The agreement gives AA first right of refusal to buy back, not a right to. The comment from Colin bird previously that, “they don’t have to accept that 3rd party valuation.” could mean that the 3rd party valuation will not necessarily be the final sale price but will provide common ground to bring negotiations within a range.
Generally I think the agreement is fairly watertight and prevents Xtract from simply turning down any offers made for the sake of hoping another buyer wants it for more. Further previous comments from CB in an early podcast would support that, “the agreement is legally binding and the only way xtract can be free from it is if AA have the decency to release us from it.” ( possibly not exact words but very much along those lines. )
Certainly agree with stevem on the 20% and other tenements.
It’s safe to say that if AA want it, then Xtract will sell it.
Steve
You maybe right, but I can only quote what CB has said. If we have to sell to AA after an "appeal process" then we can't reject the independent valuation. If so, I am surprised CB was so unequivocal in that interview, and he said the same thing in another.
My, possibly wrong and naive understanding of this is that if AA/ Xtract can't agree a price then it goes to an independent valuation. Either party can still reject the valuation and if so then we can sell on open market.
The buy-back gives AA first refusal, not option of compulsory purchase.
I accept that maybe wrong but it seems to align with what CB said in that interview
Little wing
I would have thought that before CB knocked back a final offer from AA that he would have already tester the market to assess interest from other parties. It would surely be foolish of him to reject AA's offer without knowing for certain that there would be other interested parties willing to offer more.
I would also agree that the 20% belonging to XTR would focus AA's minds.
Thanks all for your replies. An interesting discussion for sure. Guess we'll have to wait and see and hope it's all irrelevant when AA give us what we want :)
Knowing wether there are other interested parties is one thing, but is very unlikely any of those other parties could be in a position to place any value on BR without seeing all of the data. That will simply not happen, AA have first refusal so would want to have sole access to all data before any other interest parties get access to it as it would cause a type of conflict of interest.
The conflict of interest would be on Xtracts part as they could potentially benefit financially from interference from any other interested party offer, outside the terms of the buy back agreement that is between xtract and AA
I hope you are kidding
10-15p a share would be a dream.
When you look at the world economy. And the record of Colin Bird on AIM. This would be a first that investors are actually making money from a Colin Bird business.
Take the money and run.

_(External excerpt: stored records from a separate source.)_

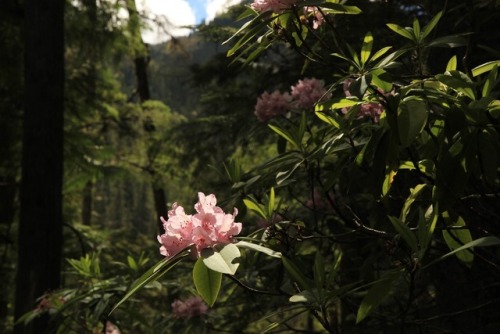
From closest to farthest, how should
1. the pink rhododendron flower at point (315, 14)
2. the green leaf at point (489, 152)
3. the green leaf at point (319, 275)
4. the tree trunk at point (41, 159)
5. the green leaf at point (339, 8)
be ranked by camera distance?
the green leaf at point (489, 152)
the green leaf at point (319, 275)
the green leaf at point (339, 8)
the pink rhododendron flower at point (315, 14)
the tree trunk at point (41, 159)

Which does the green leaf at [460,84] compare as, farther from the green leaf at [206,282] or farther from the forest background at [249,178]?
the green leaf at [206,282]

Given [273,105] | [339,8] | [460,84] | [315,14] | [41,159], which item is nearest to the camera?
[460,84]

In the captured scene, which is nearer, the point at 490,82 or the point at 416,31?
the point at 490,82

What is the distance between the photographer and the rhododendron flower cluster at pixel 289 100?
2613 millimetres

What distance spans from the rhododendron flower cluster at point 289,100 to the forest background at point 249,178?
125 millimetres

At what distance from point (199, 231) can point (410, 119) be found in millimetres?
594

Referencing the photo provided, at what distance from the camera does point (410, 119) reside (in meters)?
1.24

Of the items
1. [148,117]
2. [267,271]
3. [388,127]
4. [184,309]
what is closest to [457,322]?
[267,271]

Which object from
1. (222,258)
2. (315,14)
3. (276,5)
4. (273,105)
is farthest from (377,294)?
(273,105)

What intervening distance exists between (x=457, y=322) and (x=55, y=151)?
3.47 metres

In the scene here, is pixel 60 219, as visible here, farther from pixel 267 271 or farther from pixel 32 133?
pixel 267 271

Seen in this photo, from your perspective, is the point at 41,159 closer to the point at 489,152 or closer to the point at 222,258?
the point at 222,258

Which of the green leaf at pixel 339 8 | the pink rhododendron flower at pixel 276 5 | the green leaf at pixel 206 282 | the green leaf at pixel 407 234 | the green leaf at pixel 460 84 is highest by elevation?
the pink rhododendron flower at pixel 276 5

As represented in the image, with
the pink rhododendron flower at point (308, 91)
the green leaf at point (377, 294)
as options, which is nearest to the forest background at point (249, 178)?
the green leaf at point (377, 294)
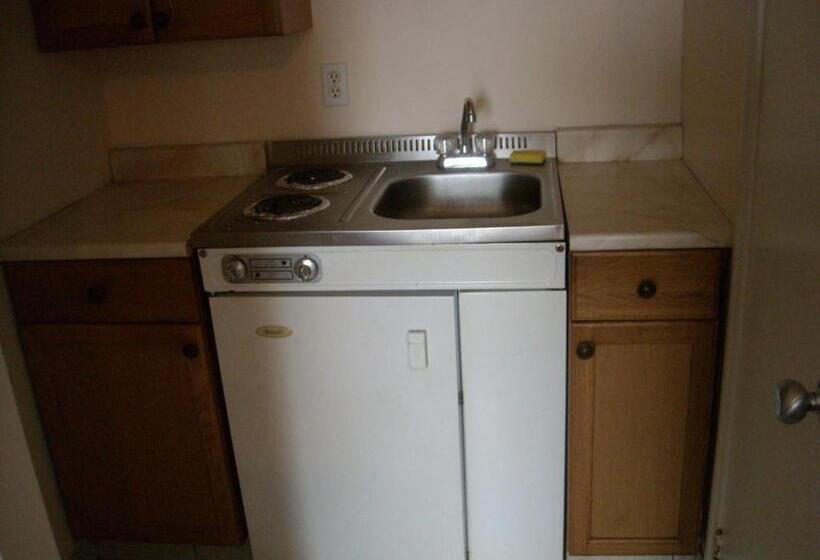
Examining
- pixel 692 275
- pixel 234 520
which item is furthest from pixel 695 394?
pixel 234 520

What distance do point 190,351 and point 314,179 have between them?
0.55 meters

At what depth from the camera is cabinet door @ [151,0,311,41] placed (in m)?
1.81

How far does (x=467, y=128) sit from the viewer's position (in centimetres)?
199

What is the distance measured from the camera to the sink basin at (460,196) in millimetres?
2012

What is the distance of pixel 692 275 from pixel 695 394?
0.26 metres

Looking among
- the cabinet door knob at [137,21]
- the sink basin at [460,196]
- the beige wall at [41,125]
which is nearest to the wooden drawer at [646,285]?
the sink basin at [460,196]

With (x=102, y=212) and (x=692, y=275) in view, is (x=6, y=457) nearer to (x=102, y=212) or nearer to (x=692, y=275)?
(x=102, y=212)

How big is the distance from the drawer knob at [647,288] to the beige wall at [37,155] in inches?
48.5

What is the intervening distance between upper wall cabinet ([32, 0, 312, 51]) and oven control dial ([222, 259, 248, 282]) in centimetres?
55

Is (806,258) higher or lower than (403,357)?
higher

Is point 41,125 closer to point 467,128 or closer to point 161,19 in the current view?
point 161,19

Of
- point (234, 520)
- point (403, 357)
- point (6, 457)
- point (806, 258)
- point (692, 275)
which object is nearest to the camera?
point (806, 258)

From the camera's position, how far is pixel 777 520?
1.18 meters

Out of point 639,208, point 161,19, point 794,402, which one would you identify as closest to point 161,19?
point 161,19
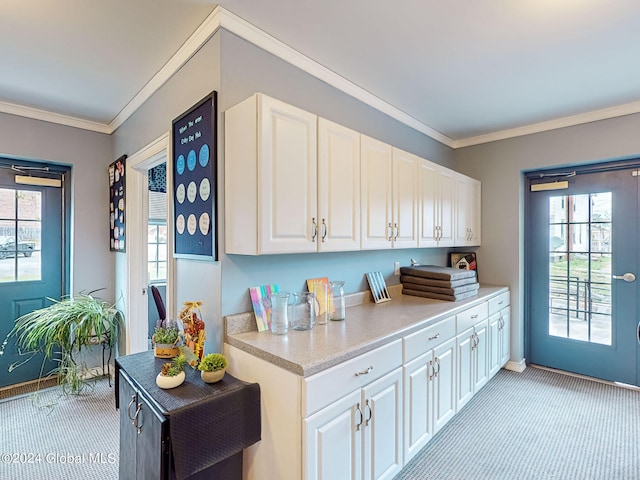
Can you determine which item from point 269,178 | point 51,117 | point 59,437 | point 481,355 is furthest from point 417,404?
point 51,117

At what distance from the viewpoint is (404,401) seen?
1.87 m

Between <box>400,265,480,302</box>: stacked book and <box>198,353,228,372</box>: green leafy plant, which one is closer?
<box>198,353,228,372</box>: green leafy plant

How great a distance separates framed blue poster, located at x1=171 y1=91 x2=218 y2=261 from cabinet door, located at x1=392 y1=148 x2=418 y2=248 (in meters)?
1.32

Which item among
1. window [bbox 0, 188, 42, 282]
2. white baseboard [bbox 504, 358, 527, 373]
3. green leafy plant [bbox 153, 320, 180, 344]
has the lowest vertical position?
white baseboard [bbox 504, 358, 527, 373]

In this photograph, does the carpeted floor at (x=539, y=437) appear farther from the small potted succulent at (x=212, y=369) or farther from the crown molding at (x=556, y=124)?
the crown molding at (x=556, y=124)

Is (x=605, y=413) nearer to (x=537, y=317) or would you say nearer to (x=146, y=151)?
(x=537, y=317)

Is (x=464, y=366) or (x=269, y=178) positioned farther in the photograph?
(x=464, y=366)

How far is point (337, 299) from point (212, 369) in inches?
37.5

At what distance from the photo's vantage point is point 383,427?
1.72 meters

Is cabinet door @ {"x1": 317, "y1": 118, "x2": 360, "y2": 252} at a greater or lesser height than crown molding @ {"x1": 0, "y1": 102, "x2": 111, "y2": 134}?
lesser

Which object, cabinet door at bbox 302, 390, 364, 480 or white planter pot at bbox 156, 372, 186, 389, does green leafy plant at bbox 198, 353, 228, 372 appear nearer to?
white planter pot at bbox 156, 372, 186, 389

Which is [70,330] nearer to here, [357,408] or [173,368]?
[173,368]

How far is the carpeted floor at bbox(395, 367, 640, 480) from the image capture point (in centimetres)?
198

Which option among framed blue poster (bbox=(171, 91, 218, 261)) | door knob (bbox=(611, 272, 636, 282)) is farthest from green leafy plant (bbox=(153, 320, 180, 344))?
door knob (bbox=(611, 272, 636, 282))
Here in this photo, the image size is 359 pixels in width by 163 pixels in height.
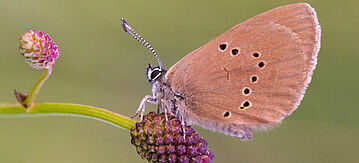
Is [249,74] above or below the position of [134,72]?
below

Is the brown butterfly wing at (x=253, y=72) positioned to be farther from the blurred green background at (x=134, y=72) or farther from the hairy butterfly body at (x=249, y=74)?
the blurred green background at (x=134, y=72)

Especially if its anywhere close to 15.
A quick reminder that will perhaps change your mind about selling to AA:
The record of Colin Bird and his AIM 'businesses' (I use 'business' in the lightest sense)
Time he became CEO of BZT- SP 0.5….now 0.07
Time he became CEO of XTR- SP 10...now 3.3
Time he became CEO of Galileo 7.38...now 1.3
Meanwhile ££££ squeeze out of these companies while PIs get decimated by the very placings that raise money to pay his salaries.